Extracted entries:
○ ○ ○

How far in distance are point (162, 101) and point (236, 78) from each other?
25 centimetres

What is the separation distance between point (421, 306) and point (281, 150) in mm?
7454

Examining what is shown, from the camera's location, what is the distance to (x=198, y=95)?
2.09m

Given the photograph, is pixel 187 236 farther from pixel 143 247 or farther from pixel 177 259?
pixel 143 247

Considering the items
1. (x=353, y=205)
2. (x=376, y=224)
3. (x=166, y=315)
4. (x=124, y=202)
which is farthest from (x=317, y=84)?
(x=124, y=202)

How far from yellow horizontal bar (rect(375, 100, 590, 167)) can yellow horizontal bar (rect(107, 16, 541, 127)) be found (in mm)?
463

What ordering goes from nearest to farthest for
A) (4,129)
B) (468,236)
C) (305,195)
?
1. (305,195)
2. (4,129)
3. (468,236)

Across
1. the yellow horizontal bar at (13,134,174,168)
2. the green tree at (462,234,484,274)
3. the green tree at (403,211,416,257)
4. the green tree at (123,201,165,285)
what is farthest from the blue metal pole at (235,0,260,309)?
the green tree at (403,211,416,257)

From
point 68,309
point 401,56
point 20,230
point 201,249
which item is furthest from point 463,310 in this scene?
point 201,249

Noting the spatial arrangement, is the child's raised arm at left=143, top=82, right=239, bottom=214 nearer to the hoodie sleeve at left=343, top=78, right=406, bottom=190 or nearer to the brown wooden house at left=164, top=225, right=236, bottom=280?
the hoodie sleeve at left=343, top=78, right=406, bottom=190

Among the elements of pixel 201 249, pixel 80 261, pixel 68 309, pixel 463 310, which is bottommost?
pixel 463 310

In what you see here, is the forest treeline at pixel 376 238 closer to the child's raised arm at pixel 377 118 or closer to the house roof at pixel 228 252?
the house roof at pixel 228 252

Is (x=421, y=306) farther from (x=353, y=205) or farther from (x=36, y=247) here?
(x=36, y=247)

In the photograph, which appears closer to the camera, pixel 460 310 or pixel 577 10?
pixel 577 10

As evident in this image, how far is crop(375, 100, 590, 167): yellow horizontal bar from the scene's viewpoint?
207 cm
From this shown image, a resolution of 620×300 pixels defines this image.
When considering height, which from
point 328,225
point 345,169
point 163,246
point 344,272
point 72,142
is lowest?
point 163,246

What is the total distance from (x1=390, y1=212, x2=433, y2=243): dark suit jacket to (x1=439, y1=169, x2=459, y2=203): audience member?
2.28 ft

○ ○ ○

Exercise:
Rewrite all the records above as a JSON list of strings, with each line as its own string and no blank lines.

Answer to this task:
[
  "How far in distance are point (162, 101) and point (236, 78) from each other?",
  "25 centimetres",
  "What is the separation distance between point (421, 306) and point (281, 150) in mm?",
  "7454",
  "Examining what is shown, from the camera's location, what is the distance to (x=198, y=95)?",
  "2.09m",
  "Given the photograph, is pixel 187 236 farther from pixel 143 247 or farther from pixel 177 259?",
  "pixel 143 247",
  "Considering the items",
  "1. (x=353, y=205)",
  "2. (x=376, y=224)",
  "3. (x=166, y=315)",
  "4. (x=124, y=202)",
  "which is farthest from (x=317, y=84)?",
  "(x=124, y=202)",
  "How far from yellow horizontal bar (rect(375, 100, 590, 167)) can yellow horizontal bar (rect(107, 16, 541, 127)) be found (in mm)?",
  "463",
  "What ordering goes from nearest to farthest for",
  "A) (4,129)",
  "B) (468,236)",
  "C) (305,195)",
  "?",
  "1. (305,195)",
  "2. (4,129)",
  "3. (468,236)",
  "Across",
  "1. the yellow horizontal bar at (13,134,174,168)",
  "2. the green tree at (462,234,484,274)",
  "3. the green tree at (403,211,416,257)",
  "4. the green tree at (123,201,165,285)",
  "what is farthest from the blue metal pole at (235,0,260,309)?",
  "the green tree at (403,211,416,257)",
  "From",
  "point 68,309",
  "point 401,56",
  "point 20,230",
  "point 201,249",
  "which item is furthest from point 463,310 in this scene?",
  "point 201,249",
  "Noting the spatial arrangement, is the child's raised arm at left=143, top=82, right=239, bottom=214 nearer to the hoodie sleeve at left=343, top=78, right=406, bottom=190 or nearer to the brown wooden house at left=164, top=225, right=236, bottom=280?",
  "the hoodie sleeve at left=343, top=78, right=406, bottom=190",
  "Among the elements of pixel 201 249, pixel 80 261, pixel 68 309, pixel 463 310, which is bottommost?",
  "pixel 463 310",
  "In what you see here, is the forest treeline at pixel 376 238 closer to the child's raised arm at pixel 377 118 or closer to the house roof at pixel 228 252?",
  "the house roof at pixel 228 252",
  "Is (x=421, y=306) farther from (x=353, y=205) or farther from (x=36, y=247) here?",
  "(x=36, y=247)",
  "In the photograph, which appears closer to the camera, pixel 460 310 or pixel 577 10?",
  "pixel 577 10",
  "As evident in this image, how far is crop(375, 100, 590, 167): yellow horizontal bar from the scene's viewpoint?",
  "207 cm",
  "From this shown image, a resolution of 620×300 pixels defines this image.",
  "When considering height, which from",
  "point 328,225",
  "point 345,169",
  "point 163,246",
  "point 344,272",
  "point 72,142",
  "is lowest?",
  "point 163,246",
  "What is the total distance from (x1=390, y1=212, x2=433, y2=243): dark suit jacket to (x1=439, y1=169, x2=459, y2=203): audience member?",
  "2.28 ft"
]